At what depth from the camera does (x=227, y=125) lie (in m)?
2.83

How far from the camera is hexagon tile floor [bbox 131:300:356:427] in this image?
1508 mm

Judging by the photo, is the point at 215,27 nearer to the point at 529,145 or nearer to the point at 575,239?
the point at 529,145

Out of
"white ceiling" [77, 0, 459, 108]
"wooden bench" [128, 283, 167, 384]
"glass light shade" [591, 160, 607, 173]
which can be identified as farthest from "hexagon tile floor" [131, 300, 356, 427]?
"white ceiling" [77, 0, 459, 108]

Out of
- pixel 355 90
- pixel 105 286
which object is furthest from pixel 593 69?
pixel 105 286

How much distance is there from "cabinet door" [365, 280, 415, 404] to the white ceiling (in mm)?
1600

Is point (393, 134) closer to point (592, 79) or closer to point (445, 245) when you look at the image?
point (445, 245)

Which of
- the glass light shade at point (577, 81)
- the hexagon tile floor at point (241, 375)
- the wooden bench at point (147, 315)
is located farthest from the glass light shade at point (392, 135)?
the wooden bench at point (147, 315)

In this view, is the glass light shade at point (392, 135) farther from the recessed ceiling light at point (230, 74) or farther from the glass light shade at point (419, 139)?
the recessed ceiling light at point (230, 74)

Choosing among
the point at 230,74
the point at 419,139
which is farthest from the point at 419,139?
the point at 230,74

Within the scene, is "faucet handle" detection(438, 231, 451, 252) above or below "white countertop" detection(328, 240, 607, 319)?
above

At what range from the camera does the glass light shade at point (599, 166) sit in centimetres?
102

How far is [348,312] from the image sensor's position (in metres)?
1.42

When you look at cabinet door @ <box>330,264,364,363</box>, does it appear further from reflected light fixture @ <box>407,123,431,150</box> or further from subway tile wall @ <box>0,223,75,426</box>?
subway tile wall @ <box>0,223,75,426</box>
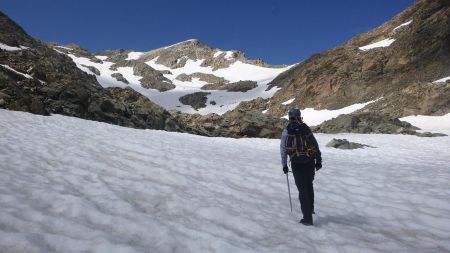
::::
課題内容
上の記録のうち、「When you look at cabinet」を含む行から記録の終わりまでを、一字一句そのまま書き写しなさい。ただし、画像は解答に含めないこと。

演習の解答
When you look at cabinet door @ <box>330,264,364,363</box>, does it appear further from reflected light fixture @ <box>407,123,431,150</box> or further from subway tile wall @ <box>0,223,75,426</box>?
subway tile wall @ <box>0,223,75,426</box>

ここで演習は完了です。